That first chain reaction’s complex legacy includes the peaceful uses of nuclear energy, the terrible power of nuclear weapons, and a new era of other scientific and technological advances.
After the war, UChicago founded the Institute for Nuclear Studies and the Institute for the Study of Metals. Later renamed the Enrico Fermi and the James Franck institutes, they enabled the University to retain much of the intellectual talent that had assembled on campus to work on the Manhattan Project. Another outgrowth of the project was Argonne National Laboratory, which conducts basic and applied research in many major scientific disciplines. Today, Argonne is a partner in the Institute for Molecular Engineering, which is bringing leading scientists and engineers to a groundbreaking initiative to conduct research at the molecular level.
“What we see here is a legacy of connection that we’re still building upon, a way to try to redefine engineering for the 21st century," said Provost Thomas Rosenbaum, the John T. Wilson Distinguished Service Professor in Physics.
Building the pile
Though Fermi’s team was engaged in the biggest secret project of World War II, they discussed technical issues under a tree on the Main Quad, which they deemed safe from eavesdroppers. In the middle of the day on which they produced the first chain reaction, they took a customary lunch break at Hutchinson Commons.

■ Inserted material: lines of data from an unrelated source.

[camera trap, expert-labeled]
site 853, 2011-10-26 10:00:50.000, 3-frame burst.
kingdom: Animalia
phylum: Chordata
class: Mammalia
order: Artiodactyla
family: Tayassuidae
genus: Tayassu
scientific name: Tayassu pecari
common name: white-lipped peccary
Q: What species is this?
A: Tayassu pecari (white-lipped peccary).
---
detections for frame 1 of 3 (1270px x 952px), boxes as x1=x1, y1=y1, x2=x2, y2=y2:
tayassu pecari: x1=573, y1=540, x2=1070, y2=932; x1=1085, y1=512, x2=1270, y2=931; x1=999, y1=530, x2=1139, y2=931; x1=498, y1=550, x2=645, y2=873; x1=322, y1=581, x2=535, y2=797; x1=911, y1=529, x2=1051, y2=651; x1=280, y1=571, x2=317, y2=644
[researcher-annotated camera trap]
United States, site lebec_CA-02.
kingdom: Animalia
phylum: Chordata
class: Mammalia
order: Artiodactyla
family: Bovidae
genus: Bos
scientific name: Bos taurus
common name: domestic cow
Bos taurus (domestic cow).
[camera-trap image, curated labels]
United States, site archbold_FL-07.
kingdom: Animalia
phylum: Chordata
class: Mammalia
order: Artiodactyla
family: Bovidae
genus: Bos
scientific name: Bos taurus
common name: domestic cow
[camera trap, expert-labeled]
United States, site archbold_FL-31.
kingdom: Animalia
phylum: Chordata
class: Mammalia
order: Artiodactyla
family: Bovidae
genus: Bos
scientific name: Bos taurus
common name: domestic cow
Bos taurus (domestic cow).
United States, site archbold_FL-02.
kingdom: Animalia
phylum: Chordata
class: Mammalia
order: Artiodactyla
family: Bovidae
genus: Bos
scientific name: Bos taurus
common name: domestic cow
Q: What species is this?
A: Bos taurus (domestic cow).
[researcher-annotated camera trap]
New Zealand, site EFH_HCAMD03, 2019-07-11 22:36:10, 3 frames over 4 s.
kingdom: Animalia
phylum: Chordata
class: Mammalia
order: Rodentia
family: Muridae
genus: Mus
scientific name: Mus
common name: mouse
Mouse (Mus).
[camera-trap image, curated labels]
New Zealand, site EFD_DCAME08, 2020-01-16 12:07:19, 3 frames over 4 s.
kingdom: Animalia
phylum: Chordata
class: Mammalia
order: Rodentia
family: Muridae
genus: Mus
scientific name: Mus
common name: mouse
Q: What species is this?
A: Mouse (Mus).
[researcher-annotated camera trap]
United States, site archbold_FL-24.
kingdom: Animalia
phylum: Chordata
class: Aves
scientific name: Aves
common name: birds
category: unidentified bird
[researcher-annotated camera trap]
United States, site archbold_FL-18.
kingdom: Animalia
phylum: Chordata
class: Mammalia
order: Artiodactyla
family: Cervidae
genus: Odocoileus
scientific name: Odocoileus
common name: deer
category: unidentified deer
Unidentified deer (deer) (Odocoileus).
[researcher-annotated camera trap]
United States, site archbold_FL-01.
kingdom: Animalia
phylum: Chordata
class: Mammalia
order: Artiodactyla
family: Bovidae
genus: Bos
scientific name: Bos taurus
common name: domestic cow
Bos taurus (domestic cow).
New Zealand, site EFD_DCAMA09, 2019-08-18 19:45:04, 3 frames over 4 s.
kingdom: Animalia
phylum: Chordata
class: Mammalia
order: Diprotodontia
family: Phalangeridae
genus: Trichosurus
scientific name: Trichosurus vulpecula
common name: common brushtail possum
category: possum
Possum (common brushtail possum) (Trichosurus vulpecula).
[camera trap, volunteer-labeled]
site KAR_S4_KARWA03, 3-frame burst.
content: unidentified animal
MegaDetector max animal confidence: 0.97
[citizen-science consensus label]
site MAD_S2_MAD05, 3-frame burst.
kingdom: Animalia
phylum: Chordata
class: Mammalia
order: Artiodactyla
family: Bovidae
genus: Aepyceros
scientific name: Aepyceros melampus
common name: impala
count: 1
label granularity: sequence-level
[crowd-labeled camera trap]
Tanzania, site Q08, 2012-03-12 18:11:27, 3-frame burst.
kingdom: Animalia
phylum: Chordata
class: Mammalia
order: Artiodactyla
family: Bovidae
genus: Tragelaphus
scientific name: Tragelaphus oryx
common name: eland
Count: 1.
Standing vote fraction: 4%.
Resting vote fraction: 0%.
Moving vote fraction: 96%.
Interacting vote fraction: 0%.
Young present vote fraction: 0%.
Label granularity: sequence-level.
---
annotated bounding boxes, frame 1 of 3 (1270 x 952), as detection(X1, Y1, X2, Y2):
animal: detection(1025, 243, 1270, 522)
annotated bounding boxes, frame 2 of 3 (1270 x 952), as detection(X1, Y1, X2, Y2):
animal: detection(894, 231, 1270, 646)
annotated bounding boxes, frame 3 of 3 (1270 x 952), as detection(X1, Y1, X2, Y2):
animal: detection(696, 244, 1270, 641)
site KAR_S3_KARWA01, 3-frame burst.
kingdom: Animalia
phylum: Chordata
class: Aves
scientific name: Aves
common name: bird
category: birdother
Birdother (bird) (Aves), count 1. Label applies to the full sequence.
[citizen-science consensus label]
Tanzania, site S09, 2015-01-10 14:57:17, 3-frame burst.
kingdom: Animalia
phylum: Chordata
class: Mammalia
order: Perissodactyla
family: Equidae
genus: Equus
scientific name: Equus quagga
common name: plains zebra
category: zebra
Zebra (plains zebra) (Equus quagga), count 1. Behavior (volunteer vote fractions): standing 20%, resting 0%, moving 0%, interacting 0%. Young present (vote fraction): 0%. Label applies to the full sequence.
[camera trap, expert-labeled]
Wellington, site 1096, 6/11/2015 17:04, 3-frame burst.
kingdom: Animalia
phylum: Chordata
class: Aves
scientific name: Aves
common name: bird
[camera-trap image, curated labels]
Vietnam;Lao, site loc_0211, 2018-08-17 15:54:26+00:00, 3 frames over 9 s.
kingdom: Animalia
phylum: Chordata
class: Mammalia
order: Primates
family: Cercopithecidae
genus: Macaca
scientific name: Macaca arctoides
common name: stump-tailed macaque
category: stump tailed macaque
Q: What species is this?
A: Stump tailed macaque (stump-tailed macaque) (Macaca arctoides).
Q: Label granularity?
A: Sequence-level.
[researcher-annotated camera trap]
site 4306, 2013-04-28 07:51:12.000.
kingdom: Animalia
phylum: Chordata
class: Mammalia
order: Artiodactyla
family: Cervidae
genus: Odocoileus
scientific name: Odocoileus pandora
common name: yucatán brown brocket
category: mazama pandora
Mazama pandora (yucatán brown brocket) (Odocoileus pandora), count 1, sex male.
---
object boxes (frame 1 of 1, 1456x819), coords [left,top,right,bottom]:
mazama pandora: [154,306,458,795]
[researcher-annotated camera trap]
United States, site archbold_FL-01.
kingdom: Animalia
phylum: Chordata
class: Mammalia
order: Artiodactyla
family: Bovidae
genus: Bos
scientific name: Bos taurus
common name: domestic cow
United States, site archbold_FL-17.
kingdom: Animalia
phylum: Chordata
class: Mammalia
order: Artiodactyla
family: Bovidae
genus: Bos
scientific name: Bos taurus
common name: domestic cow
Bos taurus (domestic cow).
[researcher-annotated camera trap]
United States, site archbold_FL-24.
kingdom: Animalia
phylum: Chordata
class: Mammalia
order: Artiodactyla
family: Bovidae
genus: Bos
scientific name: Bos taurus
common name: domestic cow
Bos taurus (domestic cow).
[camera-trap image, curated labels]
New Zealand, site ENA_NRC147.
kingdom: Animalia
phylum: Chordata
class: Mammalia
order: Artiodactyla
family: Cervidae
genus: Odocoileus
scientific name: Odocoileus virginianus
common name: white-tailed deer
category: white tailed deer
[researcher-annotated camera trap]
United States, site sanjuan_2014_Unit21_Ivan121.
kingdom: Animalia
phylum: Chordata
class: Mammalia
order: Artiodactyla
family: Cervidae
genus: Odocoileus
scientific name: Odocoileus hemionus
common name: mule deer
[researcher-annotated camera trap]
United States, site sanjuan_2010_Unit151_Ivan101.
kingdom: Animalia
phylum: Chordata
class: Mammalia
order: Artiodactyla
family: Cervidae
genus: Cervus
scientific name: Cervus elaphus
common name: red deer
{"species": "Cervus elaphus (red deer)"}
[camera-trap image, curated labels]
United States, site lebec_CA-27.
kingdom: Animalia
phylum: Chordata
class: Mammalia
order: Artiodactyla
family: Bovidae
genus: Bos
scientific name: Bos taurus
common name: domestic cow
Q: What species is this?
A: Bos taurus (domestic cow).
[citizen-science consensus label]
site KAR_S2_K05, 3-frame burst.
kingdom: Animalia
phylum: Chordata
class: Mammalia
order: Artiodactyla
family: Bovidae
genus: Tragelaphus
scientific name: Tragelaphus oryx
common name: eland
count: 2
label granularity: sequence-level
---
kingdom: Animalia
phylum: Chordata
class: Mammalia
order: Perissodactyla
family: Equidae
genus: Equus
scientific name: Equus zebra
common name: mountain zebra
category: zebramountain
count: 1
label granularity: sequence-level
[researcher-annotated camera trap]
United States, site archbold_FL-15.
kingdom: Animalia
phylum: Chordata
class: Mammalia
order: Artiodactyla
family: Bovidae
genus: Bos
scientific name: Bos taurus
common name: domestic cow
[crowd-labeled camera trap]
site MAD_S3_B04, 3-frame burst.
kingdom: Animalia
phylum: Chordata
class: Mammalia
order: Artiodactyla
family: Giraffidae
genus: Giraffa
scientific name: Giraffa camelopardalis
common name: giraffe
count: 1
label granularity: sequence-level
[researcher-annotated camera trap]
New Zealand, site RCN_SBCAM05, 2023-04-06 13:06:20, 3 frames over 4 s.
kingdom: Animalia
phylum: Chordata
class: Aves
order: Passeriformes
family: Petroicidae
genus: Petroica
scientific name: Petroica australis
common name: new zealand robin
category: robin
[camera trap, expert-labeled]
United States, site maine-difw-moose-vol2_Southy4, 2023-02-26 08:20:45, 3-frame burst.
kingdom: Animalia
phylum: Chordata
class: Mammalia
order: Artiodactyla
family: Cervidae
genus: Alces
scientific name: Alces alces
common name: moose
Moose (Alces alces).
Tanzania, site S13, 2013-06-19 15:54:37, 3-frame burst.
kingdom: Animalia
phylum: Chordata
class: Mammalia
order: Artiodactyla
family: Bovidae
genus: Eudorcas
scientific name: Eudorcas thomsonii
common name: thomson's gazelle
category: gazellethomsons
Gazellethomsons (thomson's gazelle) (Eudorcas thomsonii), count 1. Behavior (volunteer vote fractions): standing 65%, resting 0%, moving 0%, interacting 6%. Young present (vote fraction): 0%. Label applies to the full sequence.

“Don’t imagine that they were able to achieve a chain reaction on the first try,” says Roger Hildebrand, the Samuel K. Allison Distinguished Service Professor Emeritus in Physics. “They built and rebuilt stacks of uranium, uranium oxide, and graphite 30 times before they were ready for the final test.”
Chicago Pile Number One, or CP-1 for short, consisted of 40,000 graphite blocks that enclosed 19,000 pieces of uranium metal and uranium oxide fuel. The scientists of what was then called the Metallurgical Laboratory, or “Met Lab,” had arranged the graphite in layers within a 24-foot-square wooden framework.
Hildebrand had started his work on the Manhattan Project as an undergraduate chemistry major at the University of California, Berkeley. He worked for Nobel laureate Ernest Lawrence, namesake of the Lawrence Livermore and Lawrence Berkeley national laboratories, using Berkeley’s cyclotron accelerator to transmute uranium into plutonium, an element believed to have potential for driving a chain reaction.
The samples irradiated in Berkeley and another lab in St. Louis ended up in the James Herbert Jones Laboratory, just one block south of old Stagg Field. There, in Jones Lab’s Room 405, future Nobel laureate Glenn Seaborg achieved an important steppingstone on the way to the Atomic Age. He weighed the first visible, pinhead-sized sample of plutonium. It wasn’t much, but enough to measure its chemical and metallurgical properties.
The potential hazards of nuclear power were evident even in those early days, but the war effort took priority. The Japanese had bombed Pearl Harbor on Dec. 7, 1941. Germany and Italy declared war on the United States four days later.
“They were advancing everywhere, they were conquering everywhere, and they were working on an atomic bomb,” Hildebrand said of the Germans. “The consequence of losing a nuclear race was the preoccupation of everyone who knew that a nuclear bomb might be possible.”